The emergency procedure on site involves immediately sealing off the site to all but an emergency action team. Carlton Catering is part of that team, since those involved in any emergency are going to need food and drink.

Prestwich says it was a strange feeling driving on to the site, the only car on a road that would normally be packed with workers, and to see dense black smoke billowing around him.

The control headquarters directed Prestwich and his team to one of the kitchens where they set about producing sandwiches and hot food.

The drama came closer to them when the wind changed direction and they were instructed to relocate from the kitchen they were working in. The team had 15 minutes to move out.

"We loaded what we had done into one of our catering vans, went to a safer part of the site and just carried on," says Prestwich. The site was closed for a day, after which it more or less returned to routine.

Beyond the drama of the fire on Teesside, life goes on as normal for Carlton Catering. The refurbishment of Lawson House, the conference and training centre where it has a full facilities management contract, has entered stage two.

Four bedrooms have been converted into de luxe standard, and work will soon commence on a further block of a dozen, which should be complete early in the New Year.

Conference and private dining rooms have been fitted with an electronic paging system so staff can be alerted when something is needed.

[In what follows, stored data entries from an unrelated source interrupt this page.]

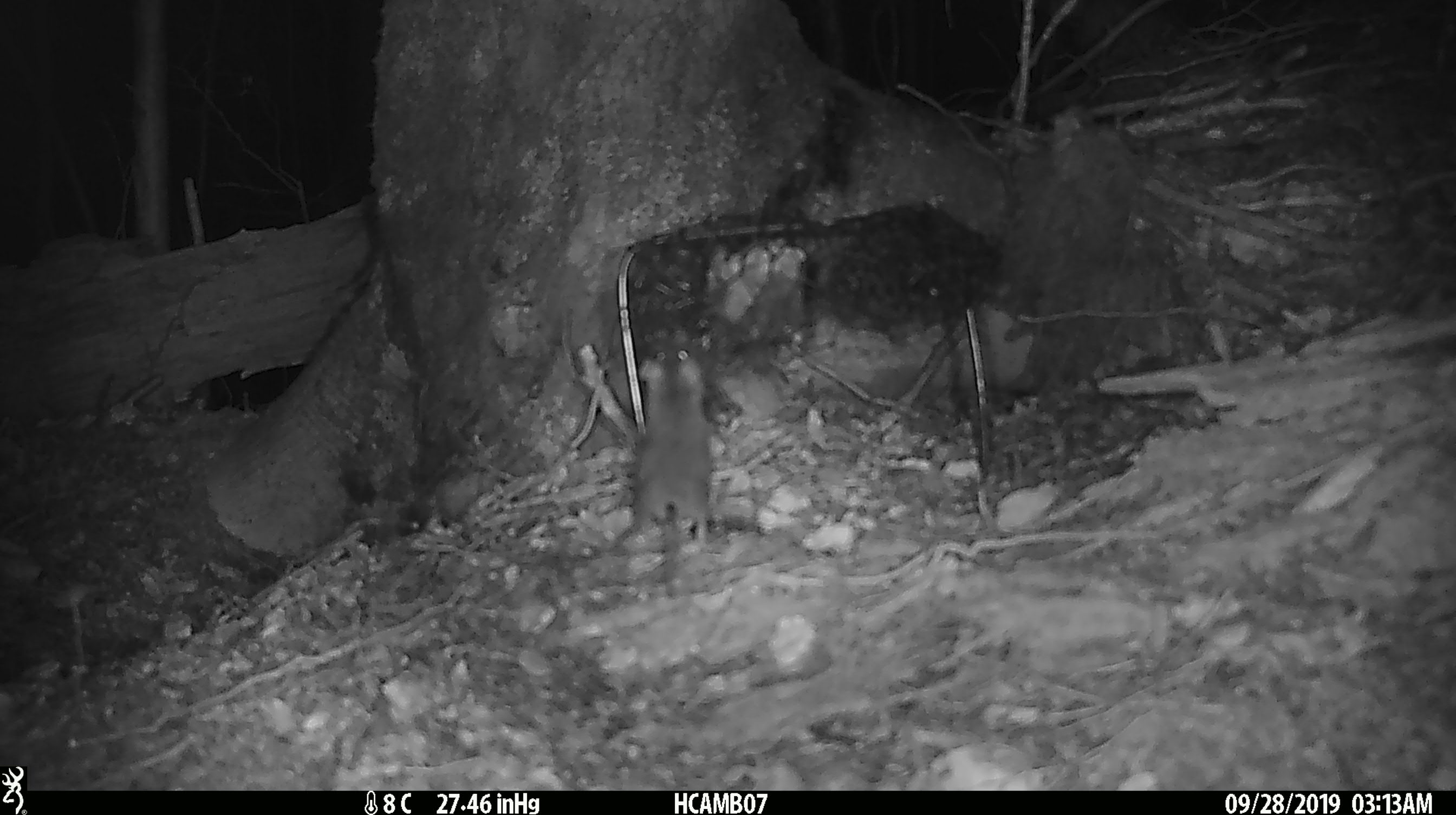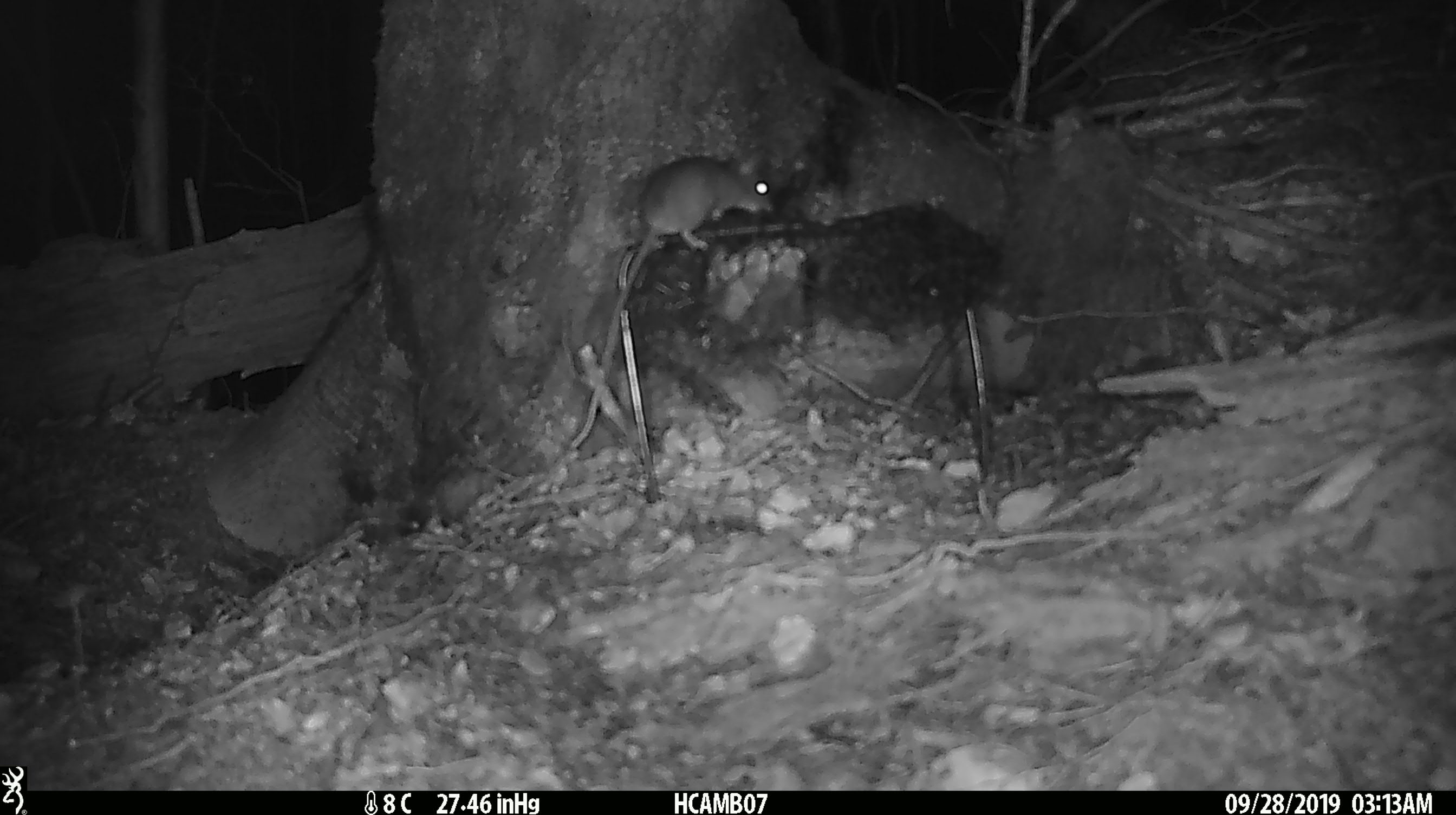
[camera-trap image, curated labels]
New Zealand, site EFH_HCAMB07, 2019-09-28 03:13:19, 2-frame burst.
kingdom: Animalia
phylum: Chordata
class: Mammalia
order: Rodentia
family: Muridae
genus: Mus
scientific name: Mus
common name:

The vacancy of night porter at Lawson House has now been filled. After having no success in finding applicants from existing Lawson House staff, someone from outside has been taken on. Everything about Lawson House is going smoothly, says Salisbury.

Diversification remains a key word for the team. As well as its standard contracts, Carlton Catering has the court houses business at Worcester and Sheffield, and has now won a contract at a Red Cross administrative centre in Knutsford.

It is not a big contract, says Dave Stanistreet, North-west operations director, "but it's one of those that is nice to have in the portfolio when going for new business and telling potential clients the range of existing business".

Another piece of new business is a contract for three business sites belonging to Crosfield Electronics. There are 450 customers at a Peterborough site, 600 at the Hemel Hempstead head office, and 40 at Crosfield's office in Milton Keynes.

This was won in a straight competitive tendering bid for all three sites, replacing the existing arrangement of one contractor for Hemel Hempstead and another for the other two sites.

The contract is for guaranteed performance, in which the client pays costs on an on-going basis, but Carlton has to stay within the tendered budgets.

As well as putting pressure on the contractor to forecast and manage the contract accurately, business development manager Colin Edge says they are also operating an open-book policy with the client on food costs.

Life as a contract caterer is nothing if not eventful. One of the occasional outside events Carlton Catering handled came when a Cheshire businessman asked Carlton Catering to provide a buffet for 50 to 80 Cheshire farmers at a local function. Two days before the event, the client rang to say response to the 2,000 random invitations was going better than expected and could he increase the catering to 120?

On the day of the event, the client telephoned, rather agitated, saying there might be up to 500.

Salisbury says there was only one kind of deal he could see working with such fluctuating numbers. "We told him we would do a cost-plus deal with a guarantee that we wouldn't run out of food."

It was battle stations at a nearby Carlton Catering kitchen and hundreds of sandwiches, pies, sausage, rolls, quiche and portions of chicken were delivered in time for the 7.30pm start.

At 7.20pm nobody had arrived and Carlton Catering thought it was facing a nightmare in the making. Then suddenly, an endless procession of headlights appeared and by 9pm, 600 hungry farmers hxcarrived. Carlton Catering kept its promise and the food did not run out, but the staff had a very light supper.